こんにちは。
このたび、新しく「ひだまり流 筆文字講座」を開講することになりました。
この場所では、
私が筆文字と出会ったこと、
なぜ「ひだまり流」というスタイルにたどり着いたのか、
そしてこの講座をどんな人に届けたいと思っているのか――
少しずつ、丁寧に、想いを込めて綴っていきたいと思います。
◆ 筆文字との出会いは2019年
私が筆文字に出会ったのは、2019年のことでした。
それまで私は、習字を長く学んできました。
小学生の頃から通い始め、中学・そして社会人になってもなお、
筆を持ち続けてきました。
そこには、つねに「お手本」がありました。
“はね”や“止め”、“払い”の正しさを求められ、
昇級・昇段のために練習を重ねる日々。
それはたしかに励みにもなり、自信にもつながったけれど、
どこかで私は「もっと自由に書きたい」と感じていたのかもしれません。
「自由に書く」という心の解放
筆文字に惹かれたのは、その「自由さ」でした。
それまでの私は、書道におけるルールの中で「正しさ」ばかりを追いかけていたように思います。
でも、筆文字は違いました。
大切なのは“気持ち”。
線の太さも、形も、ちょっとしたゆがみも、ぜんぶその人らしさになる。
その自由さに、私は心の底から開放された気がしました。

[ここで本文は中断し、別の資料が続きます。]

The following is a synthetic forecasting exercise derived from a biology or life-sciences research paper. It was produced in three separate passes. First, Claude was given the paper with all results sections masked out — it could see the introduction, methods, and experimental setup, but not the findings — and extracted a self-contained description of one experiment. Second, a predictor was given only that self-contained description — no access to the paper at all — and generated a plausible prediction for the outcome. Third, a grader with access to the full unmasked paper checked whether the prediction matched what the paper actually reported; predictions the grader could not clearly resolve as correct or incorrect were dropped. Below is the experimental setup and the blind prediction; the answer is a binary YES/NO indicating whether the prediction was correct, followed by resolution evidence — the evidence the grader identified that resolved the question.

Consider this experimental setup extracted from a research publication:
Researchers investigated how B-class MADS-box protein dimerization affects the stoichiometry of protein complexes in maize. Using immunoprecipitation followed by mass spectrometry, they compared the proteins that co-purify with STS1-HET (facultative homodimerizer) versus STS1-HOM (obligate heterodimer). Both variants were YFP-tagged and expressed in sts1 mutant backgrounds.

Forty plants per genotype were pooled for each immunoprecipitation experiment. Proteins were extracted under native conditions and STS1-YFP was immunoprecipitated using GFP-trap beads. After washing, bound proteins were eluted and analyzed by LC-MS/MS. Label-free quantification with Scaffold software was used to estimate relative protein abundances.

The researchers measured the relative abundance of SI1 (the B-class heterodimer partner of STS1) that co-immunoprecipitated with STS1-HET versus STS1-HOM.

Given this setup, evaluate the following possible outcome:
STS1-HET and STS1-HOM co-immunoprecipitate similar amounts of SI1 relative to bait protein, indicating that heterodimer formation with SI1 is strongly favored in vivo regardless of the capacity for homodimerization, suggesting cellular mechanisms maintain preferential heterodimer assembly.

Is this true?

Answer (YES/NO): NO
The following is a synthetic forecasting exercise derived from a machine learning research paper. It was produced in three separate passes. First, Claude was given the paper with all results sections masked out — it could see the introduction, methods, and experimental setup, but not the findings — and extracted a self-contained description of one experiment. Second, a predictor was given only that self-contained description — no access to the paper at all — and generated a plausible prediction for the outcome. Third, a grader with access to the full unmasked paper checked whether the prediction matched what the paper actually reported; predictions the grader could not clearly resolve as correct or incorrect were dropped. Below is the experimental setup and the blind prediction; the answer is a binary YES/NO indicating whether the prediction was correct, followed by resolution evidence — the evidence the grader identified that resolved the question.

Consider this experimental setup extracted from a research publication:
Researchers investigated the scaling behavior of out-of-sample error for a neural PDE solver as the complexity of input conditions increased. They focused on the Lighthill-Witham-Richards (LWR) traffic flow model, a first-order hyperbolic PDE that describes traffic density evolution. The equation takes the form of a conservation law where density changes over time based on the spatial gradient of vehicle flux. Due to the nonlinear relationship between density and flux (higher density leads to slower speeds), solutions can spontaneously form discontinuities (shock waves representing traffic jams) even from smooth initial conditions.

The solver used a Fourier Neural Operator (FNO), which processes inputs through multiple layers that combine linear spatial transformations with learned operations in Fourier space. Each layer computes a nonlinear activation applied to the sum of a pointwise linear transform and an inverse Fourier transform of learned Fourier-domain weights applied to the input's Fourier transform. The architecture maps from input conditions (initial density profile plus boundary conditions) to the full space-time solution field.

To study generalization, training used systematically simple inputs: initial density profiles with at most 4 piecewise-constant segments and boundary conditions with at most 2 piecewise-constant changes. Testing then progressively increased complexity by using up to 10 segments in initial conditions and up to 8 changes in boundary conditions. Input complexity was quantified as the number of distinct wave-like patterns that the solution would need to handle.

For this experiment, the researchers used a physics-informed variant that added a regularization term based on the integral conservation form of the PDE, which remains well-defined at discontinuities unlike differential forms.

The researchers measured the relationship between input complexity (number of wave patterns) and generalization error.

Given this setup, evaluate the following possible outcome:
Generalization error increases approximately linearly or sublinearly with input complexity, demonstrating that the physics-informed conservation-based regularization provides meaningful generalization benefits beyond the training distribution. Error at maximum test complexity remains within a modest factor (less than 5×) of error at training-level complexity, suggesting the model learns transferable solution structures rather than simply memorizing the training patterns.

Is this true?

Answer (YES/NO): YES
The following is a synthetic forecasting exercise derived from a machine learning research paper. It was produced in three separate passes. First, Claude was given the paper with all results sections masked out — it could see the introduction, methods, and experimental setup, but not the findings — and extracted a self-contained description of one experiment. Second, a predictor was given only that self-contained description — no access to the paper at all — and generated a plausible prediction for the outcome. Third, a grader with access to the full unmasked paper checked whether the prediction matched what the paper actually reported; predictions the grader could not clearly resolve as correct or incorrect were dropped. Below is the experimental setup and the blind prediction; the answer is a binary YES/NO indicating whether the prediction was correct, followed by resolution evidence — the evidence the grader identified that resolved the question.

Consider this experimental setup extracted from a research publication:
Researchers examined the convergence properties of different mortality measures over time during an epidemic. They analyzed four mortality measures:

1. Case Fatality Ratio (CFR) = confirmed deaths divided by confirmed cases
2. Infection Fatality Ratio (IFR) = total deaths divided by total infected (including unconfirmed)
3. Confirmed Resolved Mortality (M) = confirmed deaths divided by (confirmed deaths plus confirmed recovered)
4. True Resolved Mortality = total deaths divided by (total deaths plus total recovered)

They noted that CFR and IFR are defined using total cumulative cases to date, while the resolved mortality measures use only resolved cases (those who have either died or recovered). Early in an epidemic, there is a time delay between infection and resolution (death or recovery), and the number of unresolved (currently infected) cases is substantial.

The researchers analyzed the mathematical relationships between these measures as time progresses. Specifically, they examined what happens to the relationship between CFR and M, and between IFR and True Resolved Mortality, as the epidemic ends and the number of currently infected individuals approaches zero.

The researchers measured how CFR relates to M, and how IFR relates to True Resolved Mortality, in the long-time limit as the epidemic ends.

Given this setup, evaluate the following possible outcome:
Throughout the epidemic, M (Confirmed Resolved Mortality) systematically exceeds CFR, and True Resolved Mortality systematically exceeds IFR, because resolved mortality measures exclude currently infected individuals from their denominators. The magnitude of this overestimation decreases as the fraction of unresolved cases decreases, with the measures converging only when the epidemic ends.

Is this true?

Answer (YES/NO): YES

しかも、道具は1.8センチほどの筆の長さの筆ペン一本。
机に向かわなくても、気が向いたときにさっと書ける手軽さ。
それがまた、筆文字との距離をぐっと近づけてくれました。
「この自由さを、もっとたくさんの人と分かち合いたい」
そう思って、私は筆文字を伝える活動を始めました。
「自由に書いて」と言うことの難しさ
2021年、私は「筆文字あそびオンライン講座」をスタートしました。
筆文字に加えて、絵も描いて楽しむ内容で、
“描いて書く”をテーマに、多くの方と筆文字の時間を共有してきました。
当初は、思った以上に反響もあり、
毎回の講座がとても楽しく、充実した時間でした。
ですが、講座を重ねていくうちに、ひとつのズレが見え始めたのです。
「絵を描くだけでいっぱいいっぱい」
「もっと文字を書きたいけれど、時間が足りない」
そんな声や空気が、少しずつ感じられるようになりました。
私自身も、絵を描くことに時間をかけすぎてしまい、
本当に伝えたい「筆文字」をじっくり教える時間を確保できなくなっていたのです。
“自由に書いてください”と言いながら、
受講生のみなさんは「どう書いたらいいの?」と迷っていた。
私は、「あなたの字でいいんだよ」と繰り返してきました。
でも、それはきっと、とても不親切な言葉だったのかもしれません。
自由にたどり着くために「真似る」ことから
ある日ふと、こんなことに気づきました。
「もしかして、みなさんは“私の字を真似したい”と思ってくれているのでは?」
それまで私は、受講生一人ひとりが「自分らしい字」を書けるようになってほしいと願ってきました。
けれど、自由というのはときにとても不安で、難しいものです。
ゼロから自分を表現するのではなく、
「この字、好き」と思えるものをまずはなぞってみる、真似してみる。
そこから、“自分らしさ”が少しずつ育っていく。
そんな道筋もあっていい。
いや、むしろそのほうが自然なのかもしれない――
そう思うようになりました。
だから「ひだまり流」なんです
そこで私は、今回「ひだまり流」というスタイルであらためて筆文字講座をはじめることに決めました。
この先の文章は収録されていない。